--- BEGIN RECORDS FOR THIS TASK ---

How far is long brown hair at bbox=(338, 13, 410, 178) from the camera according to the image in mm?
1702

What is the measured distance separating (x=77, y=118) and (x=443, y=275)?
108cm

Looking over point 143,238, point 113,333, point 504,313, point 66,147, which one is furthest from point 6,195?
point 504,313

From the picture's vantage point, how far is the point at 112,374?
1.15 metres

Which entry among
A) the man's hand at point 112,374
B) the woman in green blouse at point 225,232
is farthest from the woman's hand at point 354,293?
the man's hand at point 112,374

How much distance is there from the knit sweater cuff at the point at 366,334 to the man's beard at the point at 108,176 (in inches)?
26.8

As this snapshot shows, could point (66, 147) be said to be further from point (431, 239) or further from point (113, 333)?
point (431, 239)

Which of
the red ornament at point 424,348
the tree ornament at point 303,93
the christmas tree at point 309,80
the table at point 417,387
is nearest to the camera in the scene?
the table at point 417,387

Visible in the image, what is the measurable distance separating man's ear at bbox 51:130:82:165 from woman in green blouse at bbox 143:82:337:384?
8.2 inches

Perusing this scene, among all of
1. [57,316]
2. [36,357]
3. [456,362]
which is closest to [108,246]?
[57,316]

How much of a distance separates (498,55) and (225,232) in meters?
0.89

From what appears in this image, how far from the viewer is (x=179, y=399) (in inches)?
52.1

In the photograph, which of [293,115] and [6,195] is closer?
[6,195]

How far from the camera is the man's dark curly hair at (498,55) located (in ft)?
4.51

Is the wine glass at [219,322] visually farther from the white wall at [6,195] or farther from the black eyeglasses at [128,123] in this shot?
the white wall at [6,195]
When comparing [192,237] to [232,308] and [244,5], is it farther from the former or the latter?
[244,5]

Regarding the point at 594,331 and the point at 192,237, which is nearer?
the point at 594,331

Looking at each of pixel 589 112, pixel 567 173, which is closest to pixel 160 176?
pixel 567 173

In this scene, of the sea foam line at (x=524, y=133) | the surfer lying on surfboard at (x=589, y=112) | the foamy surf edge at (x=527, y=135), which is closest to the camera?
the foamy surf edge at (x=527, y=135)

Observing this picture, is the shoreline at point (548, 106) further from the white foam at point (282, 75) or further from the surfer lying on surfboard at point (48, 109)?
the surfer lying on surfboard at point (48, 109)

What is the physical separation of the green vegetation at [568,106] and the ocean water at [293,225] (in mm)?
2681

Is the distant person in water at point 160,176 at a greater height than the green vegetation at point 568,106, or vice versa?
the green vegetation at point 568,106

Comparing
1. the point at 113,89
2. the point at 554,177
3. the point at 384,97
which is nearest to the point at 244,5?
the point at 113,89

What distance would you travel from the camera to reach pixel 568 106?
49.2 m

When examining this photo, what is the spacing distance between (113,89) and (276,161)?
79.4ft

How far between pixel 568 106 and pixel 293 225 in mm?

--- END RECORDS FOR THIS TASK ---

(WRITTEN PROBLEM) Rewrite the items from the line with "Is the distant" up to and including the last line of the items as a Markdown table with the columns Row and Line. Number each line in Row and skip blank lines.

(EXERCISE OUTPUT)
| Row | Line |
|---|---|
| 1 | Is the distant person in water at point 160,176 at a greater height than the green vegetation at point 568,106, or vice versa? |
| 2 | the green vegetation at point 568,106 |
| 3 | Comparing |
| 4 | 1. the point at 113,89 |
| 5 | 2. the point at 554,177 |
| 6 | 3. the point at 384,97 |
| 7 | which is nearest to the point at 244,5? |
| 8 | the point at 113,89 |
| 9 | What distance would you travel from the camera to reach pixel 568 106? |
| 10 | 49.2 m |
| 11 | When examining this photo, what is the spacing distance between (113,89) and (276,161)? |
| 12 | 79.4ft |
| 13 | How far between pixel 568 106 and pixel 293 225 in mm? |